Started this cpu yesterday as a one-page challenge cpu. It's about 80 lines of code. Instructions are single cycle except for memory loads (two cycle minimum) and jumps (two cycles).
Code:
// 16 true/false predicate registers, predicate 0 is always true
// 32 integer registers, 1 link register
// 24-bit code addressing / 32 bit data addressing
//
// {RR}: pppp 00010 ttttt aaaaa bbbbb oooooooo
// ADD: pppp 00010 ttttt aaaaa bbbbb 00000100
// SUB: pppp 00010 ttttt aaaaa bbbbb 00000101
// AND: pppp 00010 ttttt aaaaa bbbbb 00001000
// OR: pppp 00010 ttttt aaaaa bbbbb 00001001
// XOR: pppp 00010 ttttt aaaaa bbbbb 00001010
// MUL: pppp 00010 ttttt aaaaa bbbbb 00001011
// SHL: pppp 00010 ttttt aaaaa bbbbb 00010000
// SHR: pppp 00010 ttttt aaaaa bbbbb 00010001
// ASR: pppp 00010 ttttt aaaaa bbbbb 00010010
// RET: pppp 00010 00000 ----- ----- 10000000
// NOP: pppp 00010 00000 ----- ----- 11101010
// Cxx: pppp 00010 -PPPP aaaaa bbbbb 1111oooo
// ADDi: pppp 00100 ttttt aaaaa nnnnnnnnnnnnn
// ANDi: pppp 01000 ttttt aaaaa nnnnnnnnnnnnn
// ORi: pppp 01001 ttttt aaaaa nnnnnnnnnnnnn
// XORi: pppp 01010 ttttt aaaaa nnnnnnnnnnnnn
// LD: pppp 10000 ttttt aaaaa nnnnnnnnnnnnn
// ST: pppp 10001 sssss aaaaa nnnnnnnnnnnnn
// ADDIS: pppp 1001n ttttt nnnnnnnnnnnnnnnnnn
// JMP: pppp 10111 l aaaaaaaaaaaaaaaaaaaaaa
// Cxxi: pppp 11ooo oPPPP aaaaa nnnnnnnnnnnnn
// A ton of compares including a generate carry into predicate register
CEQ, CNE, CLT, CGE, CLE, CGT, CLTU, CGEU, CLEU, CGTU, CCRY, CODD
I'm planning on stealing the one-page OPCxx assembler with suitable modifications written in python.

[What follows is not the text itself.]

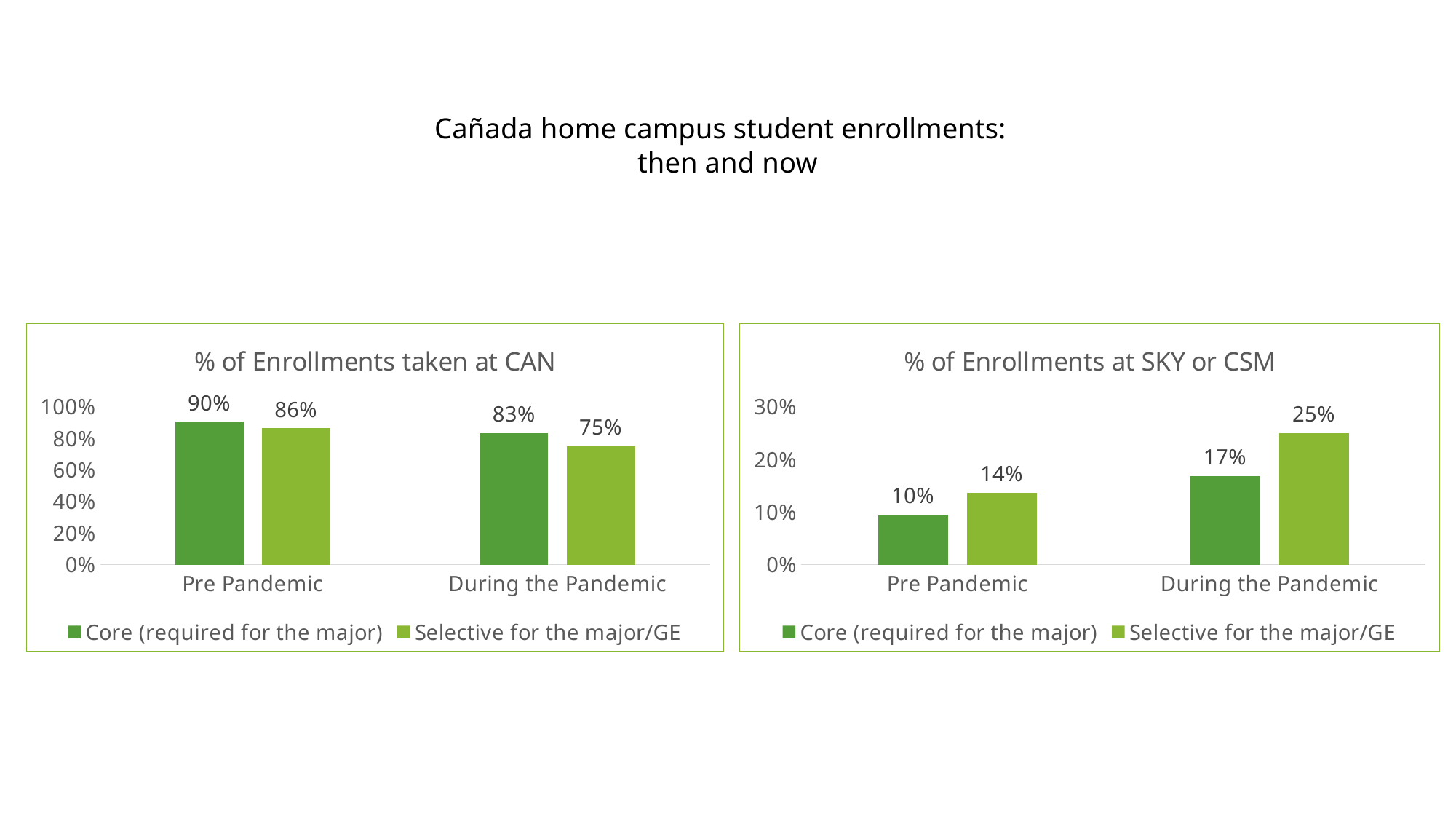
In the '% of Enrollments at SKY or CSM' chart, what is the difference between the Selective for the major/GE values for During the Pandemic and Pre Pandemic? 11% In the '% of Enrollments taken at CAN' chart, which bar has the lowest value? Selective for the major/GE, During the Pandemic In the '% of Enrollments at SKY or CSM' chart, what is the value for Selective for the major/GE during the Pandemic? 25% In the '% of Enrollments at SKY or CSM' chart, which bar has the highest value? Selective for the major/GE, During the Pandemic In the '% of Enrollments taken at CAN' chart, do the Selective for the major/GE values rise or fall from Pre Pandemic to During the Pandemic? fall In the '% of Enrollments taken at CAN' chart, what is the value for Selective for the major/GE during the Pandemic? 75% In the '% of Enrollments taken at CAN' chart, what is the value for Core (required for the major) in the Pre Pandemic category? 90% In the '% of Enrollments at SKY or CSM' chart, what is the value for Core (required for the major) in the Pre Pandemic category? 10% In the '% of Enrollments at SKY or CSM' chart, which is larger in the Pre Pandemic category: Core (required for the major) or Selective for the major/GE? Selective for the major/GE In the '% of Enrollments taken at CAN' chart, what is the difference between the Core values for Pre Pandemic and During the Pandemic? 7% What kind of chart is the '% of Enrollments taken at CAN' chart? bar chart How many series does the legend of the '% of Enrollments at SKY or CSM' chart list? 2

While the constant field is only 13 bits, 32 bit constants can be loaded using the ADDIS (add immediate shifted) instruction which adds a 19 bit constant to the upper 19 bits of a register.
I chose to use 32 registers and a 3r instruction format to make things easier for a compiler. The result is a little larger cpu.